XDCR Inconsistency

k_reid · April 9, 2018, 5:09pm

Hello,

We have 5 nodes running in 3 different data centers with replication set to 3 in each. We use XDCR to keep the data centers consistent with each other. However in one of the data centers we are seeing a a particular document exists but it does not exist in the other 2. Under what circumstances will XDCR not be consistent? Are there any suggestions to fix this problem?

Version: 4.5.1-2844 Community Edition (build-2844)

Thanks,

K

matthew.groves · April 10, 2018, 2:26pm

Hi @k_reid,

I’m not sure if this is related to your problem, but the math isn’t adding up . If you have 3 data centers with replication set to 3 in each, that implies more than 5 total nodes.

How is your XDCR configured? Is it bidirectional between each combination of data centers?

unhuman · April 12, 2018, 8:39pm

I read it as 15 total nodes - 5 in each of 3 datacenters.

You do have to be careful with bi-directional XDCR and how you sync your clusters… Do you XDCR from every cluster to every other cluster? In a ring?

You do need to be careful with simultaneous updates (if you are updating the same document id in each data center) because Couchbase’s conflict resolution may not be something that you should rely on.

k_reid · April 24, 2018, 3:15pm

Yes @unhuman @matthew.groves we use bidirectional replication. It has been recommended that we change our replication to 2 from 3 and we will do this. However, I fail to see how this would cause the issue we are seeing. Any other suggestions are welcome.

Thanks,

-K

k_reid · May 2, 2018, 1:56pm

@ingenthr @vsr1 @daschl Can any of you help with this?

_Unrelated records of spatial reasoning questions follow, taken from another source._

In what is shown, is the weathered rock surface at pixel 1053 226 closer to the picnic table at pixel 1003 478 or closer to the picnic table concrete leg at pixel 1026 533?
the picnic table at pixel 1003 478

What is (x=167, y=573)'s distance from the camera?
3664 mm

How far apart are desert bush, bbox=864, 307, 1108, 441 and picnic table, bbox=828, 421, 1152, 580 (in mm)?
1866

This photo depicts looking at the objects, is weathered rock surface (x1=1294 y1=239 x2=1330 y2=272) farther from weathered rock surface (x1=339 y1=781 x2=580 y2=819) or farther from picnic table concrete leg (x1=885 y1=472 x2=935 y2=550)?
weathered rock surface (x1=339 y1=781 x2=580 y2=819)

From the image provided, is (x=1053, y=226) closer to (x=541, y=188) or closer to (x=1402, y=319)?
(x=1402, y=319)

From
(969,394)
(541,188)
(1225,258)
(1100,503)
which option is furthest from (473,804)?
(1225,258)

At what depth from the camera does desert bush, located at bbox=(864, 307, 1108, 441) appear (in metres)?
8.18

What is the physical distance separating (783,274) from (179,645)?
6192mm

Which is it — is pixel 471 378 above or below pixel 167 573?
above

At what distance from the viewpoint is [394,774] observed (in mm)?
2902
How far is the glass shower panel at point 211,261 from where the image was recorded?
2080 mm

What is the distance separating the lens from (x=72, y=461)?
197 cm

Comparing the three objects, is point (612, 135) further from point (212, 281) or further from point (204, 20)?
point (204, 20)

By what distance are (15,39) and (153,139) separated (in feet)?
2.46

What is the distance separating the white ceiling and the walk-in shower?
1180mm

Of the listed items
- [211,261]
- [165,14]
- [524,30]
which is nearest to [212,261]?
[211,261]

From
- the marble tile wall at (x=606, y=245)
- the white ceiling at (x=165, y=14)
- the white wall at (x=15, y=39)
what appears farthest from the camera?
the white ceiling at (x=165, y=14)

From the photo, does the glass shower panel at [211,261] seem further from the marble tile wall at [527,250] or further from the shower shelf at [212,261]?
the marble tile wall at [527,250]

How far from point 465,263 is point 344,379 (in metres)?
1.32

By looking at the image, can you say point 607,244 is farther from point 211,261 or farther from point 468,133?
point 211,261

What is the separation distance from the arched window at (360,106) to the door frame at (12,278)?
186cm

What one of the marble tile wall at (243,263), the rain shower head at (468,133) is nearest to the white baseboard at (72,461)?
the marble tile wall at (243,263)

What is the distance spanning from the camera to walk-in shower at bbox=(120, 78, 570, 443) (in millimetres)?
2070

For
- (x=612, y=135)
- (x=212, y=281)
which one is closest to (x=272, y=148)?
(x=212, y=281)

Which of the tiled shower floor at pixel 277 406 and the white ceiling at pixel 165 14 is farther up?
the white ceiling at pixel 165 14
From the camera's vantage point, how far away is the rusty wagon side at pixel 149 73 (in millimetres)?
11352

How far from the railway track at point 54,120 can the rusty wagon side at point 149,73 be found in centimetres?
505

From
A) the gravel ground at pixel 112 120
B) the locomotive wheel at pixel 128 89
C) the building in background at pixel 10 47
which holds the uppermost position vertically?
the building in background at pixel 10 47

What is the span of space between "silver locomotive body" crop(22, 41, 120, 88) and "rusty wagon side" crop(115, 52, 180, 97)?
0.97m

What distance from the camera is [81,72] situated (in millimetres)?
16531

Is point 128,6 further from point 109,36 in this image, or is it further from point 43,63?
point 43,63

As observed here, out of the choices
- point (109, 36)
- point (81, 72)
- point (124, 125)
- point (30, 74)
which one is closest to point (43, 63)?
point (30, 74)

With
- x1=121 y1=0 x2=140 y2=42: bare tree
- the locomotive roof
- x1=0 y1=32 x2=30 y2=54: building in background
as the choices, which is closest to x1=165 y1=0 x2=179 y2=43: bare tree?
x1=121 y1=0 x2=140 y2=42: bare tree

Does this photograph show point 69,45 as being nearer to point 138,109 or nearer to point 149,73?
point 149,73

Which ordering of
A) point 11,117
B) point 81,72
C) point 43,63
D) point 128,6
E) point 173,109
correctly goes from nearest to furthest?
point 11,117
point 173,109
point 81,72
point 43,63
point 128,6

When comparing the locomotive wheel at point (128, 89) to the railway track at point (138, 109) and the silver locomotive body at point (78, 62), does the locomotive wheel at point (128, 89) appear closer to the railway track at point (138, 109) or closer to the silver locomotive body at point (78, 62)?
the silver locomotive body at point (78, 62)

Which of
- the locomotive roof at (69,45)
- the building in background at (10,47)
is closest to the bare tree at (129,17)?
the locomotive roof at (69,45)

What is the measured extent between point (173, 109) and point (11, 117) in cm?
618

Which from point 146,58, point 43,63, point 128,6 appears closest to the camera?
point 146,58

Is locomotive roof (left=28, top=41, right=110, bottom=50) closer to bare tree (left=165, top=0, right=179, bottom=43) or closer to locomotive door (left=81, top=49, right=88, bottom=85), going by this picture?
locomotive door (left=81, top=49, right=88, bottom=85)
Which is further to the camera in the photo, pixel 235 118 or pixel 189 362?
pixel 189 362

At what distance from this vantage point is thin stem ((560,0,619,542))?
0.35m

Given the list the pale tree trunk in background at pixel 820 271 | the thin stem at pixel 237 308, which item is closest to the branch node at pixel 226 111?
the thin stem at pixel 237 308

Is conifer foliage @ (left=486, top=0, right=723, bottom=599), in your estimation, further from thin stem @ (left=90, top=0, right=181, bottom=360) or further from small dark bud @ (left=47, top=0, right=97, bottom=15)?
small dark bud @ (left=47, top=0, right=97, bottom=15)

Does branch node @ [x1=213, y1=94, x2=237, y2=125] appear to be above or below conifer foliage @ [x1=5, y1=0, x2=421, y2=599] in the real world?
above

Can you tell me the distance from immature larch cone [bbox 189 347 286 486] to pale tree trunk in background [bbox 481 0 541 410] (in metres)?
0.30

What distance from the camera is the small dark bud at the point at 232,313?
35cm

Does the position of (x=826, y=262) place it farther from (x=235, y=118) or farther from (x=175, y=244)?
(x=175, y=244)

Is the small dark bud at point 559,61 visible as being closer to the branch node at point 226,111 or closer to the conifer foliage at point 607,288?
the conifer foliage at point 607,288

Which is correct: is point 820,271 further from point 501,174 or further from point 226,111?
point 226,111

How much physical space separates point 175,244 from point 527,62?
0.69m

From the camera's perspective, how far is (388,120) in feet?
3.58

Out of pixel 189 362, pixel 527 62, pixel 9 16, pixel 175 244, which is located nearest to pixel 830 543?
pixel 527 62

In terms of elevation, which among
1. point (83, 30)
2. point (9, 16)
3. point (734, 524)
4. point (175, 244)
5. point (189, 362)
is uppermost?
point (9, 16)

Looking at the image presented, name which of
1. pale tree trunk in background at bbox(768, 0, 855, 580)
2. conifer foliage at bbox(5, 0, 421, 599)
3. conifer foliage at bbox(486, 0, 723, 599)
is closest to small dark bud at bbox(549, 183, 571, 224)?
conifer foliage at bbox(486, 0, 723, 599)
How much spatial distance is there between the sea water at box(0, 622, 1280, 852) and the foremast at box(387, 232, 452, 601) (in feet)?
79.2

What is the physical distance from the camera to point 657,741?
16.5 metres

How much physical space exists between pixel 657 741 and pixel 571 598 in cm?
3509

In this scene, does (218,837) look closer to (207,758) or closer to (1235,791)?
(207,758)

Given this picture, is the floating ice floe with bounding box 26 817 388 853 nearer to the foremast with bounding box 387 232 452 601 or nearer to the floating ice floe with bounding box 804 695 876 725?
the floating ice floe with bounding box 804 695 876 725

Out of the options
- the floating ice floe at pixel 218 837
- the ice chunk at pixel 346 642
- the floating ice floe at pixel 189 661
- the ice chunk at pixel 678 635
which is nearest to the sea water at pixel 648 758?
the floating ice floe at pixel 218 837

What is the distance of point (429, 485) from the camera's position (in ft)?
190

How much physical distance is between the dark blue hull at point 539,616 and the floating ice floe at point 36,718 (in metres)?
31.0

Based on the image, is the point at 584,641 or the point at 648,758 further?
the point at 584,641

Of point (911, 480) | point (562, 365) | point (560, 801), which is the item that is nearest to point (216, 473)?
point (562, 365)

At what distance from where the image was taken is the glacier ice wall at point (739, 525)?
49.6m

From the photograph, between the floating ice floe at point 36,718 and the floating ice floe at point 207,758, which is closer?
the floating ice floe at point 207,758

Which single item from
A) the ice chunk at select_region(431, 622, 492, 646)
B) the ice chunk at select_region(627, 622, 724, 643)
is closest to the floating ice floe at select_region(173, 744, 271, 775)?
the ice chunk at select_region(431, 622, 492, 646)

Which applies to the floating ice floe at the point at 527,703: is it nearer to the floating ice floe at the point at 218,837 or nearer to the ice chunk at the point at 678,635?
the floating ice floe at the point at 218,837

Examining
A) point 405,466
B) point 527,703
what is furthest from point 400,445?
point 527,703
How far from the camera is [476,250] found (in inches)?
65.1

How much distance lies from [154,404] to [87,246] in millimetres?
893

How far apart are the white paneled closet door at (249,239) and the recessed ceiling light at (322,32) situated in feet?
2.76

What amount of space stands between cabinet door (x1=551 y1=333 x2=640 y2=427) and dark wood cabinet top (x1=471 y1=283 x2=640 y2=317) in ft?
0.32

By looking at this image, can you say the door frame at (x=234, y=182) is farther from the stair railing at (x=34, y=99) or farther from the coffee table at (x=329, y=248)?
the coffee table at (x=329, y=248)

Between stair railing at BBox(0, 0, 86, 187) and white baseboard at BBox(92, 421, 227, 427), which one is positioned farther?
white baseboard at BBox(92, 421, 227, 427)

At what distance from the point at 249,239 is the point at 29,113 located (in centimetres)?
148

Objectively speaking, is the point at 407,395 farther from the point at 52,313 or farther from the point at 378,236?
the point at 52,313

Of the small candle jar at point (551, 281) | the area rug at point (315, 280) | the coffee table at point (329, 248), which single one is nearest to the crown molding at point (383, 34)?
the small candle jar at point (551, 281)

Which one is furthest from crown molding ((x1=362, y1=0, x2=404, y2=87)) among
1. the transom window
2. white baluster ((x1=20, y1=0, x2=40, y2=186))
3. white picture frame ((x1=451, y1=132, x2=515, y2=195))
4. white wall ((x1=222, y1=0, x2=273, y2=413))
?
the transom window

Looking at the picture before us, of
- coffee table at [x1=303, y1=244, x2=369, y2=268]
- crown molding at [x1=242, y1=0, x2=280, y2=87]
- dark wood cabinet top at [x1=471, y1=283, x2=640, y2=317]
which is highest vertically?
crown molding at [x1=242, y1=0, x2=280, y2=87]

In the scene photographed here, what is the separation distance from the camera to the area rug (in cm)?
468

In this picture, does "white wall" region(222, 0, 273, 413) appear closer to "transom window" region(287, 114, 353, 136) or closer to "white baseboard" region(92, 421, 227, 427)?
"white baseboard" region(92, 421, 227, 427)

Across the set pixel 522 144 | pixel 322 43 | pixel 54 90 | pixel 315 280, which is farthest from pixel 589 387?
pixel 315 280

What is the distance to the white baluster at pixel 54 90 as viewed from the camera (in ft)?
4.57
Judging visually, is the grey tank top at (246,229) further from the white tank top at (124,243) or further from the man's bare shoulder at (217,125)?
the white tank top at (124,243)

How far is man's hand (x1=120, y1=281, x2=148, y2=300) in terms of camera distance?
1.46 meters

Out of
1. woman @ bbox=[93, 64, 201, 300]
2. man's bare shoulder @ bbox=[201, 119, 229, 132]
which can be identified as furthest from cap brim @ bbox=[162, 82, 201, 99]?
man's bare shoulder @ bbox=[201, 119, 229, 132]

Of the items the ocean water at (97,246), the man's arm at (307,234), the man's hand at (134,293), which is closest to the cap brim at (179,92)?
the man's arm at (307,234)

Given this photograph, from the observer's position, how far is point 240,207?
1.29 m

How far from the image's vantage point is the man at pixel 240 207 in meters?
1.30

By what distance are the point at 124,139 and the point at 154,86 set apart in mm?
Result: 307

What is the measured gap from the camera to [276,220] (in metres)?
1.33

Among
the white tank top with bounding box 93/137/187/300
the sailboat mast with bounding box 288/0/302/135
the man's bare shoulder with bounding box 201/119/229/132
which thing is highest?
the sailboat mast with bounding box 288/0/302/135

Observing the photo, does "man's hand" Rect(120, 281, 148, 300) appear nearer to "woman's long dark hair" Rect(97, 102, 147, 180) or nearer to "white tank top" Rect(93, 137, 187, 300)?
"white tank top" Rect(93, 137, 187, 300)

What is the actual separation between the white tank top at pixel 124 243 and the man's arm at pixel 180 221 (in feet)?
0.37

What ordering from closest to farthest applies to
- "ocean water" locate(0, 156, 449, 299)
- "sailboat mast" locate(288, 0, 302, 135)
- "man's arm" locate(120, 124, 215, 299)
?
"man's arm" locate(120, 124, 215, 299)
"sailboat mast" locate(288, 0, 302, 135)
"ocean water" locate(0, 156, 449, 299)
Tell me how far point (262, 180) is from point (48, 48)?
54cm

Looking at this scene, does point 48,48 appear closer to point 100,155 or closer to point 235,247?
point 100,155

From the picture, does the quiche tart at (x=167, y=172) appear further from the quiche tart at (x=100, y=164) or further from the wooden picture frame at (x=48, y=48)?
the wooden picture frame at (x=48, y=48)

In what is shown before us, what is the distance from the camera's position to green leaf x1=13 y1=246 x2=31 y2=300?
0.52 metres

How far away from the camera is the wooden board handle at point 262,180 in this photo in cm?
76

ingenthr · May 3, 2018, 1:30am

Assuming the three clusters each of 5 nodes topology @unhuman suggested, I can’t think of any reason a particular document would not replicate to the other clusters. I’d probably recommend verifying the replication is configured as expected. If so, then have a look at the XDCR logs to see if there is a clue.

One common problem, if it is across something like EC2 regions, may be blocked ports. That could cause this. Ports 8091 and 11210 for sure need to be open between the clusters.

Hope that helps!

ysui6888 · May 7, 2018, 6:28pm

@k_reid I am an engineer from xdcr team. It would be helpful if you could attach the goxdcr.log files from all three clusters. It would also help to extract the metadata of the document involved from the cluster where it is present, e.g., through couch_dbdump.